▸ **What to do**
1. In the post about renaming the diamond problem, substitute "sparkly" for "shiny" and write out the stretch from "First off, having" through "out his ancestry.)".
2. Resume the post about renaming the diamond problem, starting after its last sentence.

The diamond problem in object oriented programming should be renamed the Charles II of Spain problem. The reasons are obvious, but I will list them for good measure.

First off, having it called the diamond problem is a bit boring and worse, misleading. The word diamond has no connotation with being bad. Diamonds are shiny! When first introduced to the problem, students will just scratch their head and think “what is so bad about a diamond?”. Charles II of Spain takes away this possibility. Everyone with some European history knowledge will immediately realize shit is about to go down.

For those without this European history knowledge, Charles II of Spain was the result of a long line of inbreeding. He was both mentally and physically challenged, most likely infertile and just all around unfit to rule. I could go and give a longer history, but Wikipedia probably does a better job at that than I ever could. (Also be sure to check out his ancestry.)

With the diamond problem renamed to the Charles II of Spain problem, things are smooth sailing in explaining the concept as well. You, as a teacher, can simply continue the parent and children analogies. No need to wreck students’ brains with a square, rectangle, parallelogram and diamond or “a person at university can be an employee or a student, but a PhD student is sorta both of them”. Throw it out the window! Is it not easier to state that when a class is the result of incest, it may get a bit confusing? You see boys and girls, when a granddaddy class has two children and they have a child together, things can go horribly wrong. Immediate real life connection with things people (hopefully) know about!

Records drawn from a dataset:
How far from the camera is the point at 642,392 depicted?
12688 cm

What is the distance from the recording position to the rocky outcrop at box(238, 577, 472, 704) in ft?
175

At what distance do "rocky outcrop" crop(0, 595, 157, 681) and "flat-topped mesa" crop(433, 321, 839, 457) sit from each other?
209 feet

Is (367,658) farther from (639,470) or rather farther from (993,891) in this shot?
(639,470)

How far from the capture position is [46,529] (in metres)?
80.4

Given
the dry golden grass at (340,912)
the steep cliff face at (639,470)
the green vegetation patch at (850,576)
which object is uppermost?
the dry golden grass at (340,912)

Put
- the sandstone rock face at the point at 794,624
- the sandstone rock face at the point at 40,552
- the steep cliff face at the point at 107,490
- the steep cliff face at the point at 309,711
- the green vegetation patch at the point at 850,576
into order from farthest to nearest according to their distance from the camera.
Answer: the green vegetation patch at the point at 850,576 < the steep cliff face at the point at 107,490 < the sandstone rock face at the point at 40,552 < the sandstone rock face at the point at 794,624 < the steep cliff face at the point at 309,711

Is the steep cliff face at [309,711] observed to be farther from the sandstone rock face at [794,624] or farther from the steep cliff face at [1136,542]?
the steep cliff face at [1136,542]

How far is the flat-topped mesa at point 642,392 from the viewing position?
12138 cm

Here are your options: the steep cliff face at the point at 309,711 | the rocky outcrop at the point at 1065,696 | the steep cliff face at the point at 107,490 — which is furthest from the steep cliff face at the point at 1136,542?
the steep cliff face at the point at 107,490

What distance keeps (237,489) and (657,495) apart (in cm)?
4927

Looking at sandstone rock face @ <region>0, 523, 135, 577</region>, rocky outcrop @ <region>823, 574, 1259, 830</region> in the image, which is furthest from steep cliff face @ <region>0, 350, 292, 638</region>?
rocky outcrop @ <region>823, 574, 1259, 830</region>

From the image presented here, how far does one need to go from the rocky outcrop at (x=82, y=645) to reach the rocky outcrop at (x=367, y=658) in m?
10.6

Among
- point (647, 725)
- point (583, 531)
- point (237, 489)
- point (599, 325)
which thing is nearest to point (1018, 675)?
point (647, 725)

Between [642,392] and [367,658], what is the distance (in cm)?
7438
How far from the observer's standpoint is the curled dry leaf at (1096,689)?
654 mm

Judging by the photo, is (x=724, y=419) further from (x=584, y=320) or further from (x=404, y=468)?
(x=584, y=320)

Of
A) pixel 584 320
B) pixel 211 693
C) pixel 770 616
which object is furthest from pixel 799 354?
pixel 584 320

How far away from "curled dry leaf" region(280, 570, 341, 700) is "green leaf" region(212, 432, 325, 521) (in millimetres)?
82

▸ **Answers below**
1.
First off, having it called the diamond problem is a bit boring and worse, misleading. The word diamond has no connotation with being bad. Diamonds are sparkly! When first introduced to the problem, students will just scratch their head and think “what is so bad about a diamond?”. Charles II of Spain takes away this possibility. Everyone with some European history knowledge will immediately realize shit is about to go down.

For those without this European history knowledge, Charles II of Spain was the result of a long line of inbreeding. He was both mentally and physically challenged, most likely infertile and just all around unfit to rule. I could go and give a longer history, but Wikipedia probably does a better job at that than I ever could. (Also be sure to check out his ancestry.)

2.
“But why stop there?”, I hear you thinking and right you are. Rather than using the term multiple inheritance, we could just go ahead and refer to it as incest. Now instead of saying “Multiple inheritance may lead to the diamond problem”, you can state “Incest may lead to the Charles II of Spain problem”. This makes what you say correct on so many levels: Computer Science! Biology! History! You inherently are a master of all fields.

I think I can safely assume I have convinced you, the reader, that the diamond problem is long overdue in being renamed. Let us stop confusing students with odd terminology. Instead let us become pedagogically invested and rally behind the good cause. Your children, your children’s children, … (none of which are Charles II-like types I hope) will thank you for it.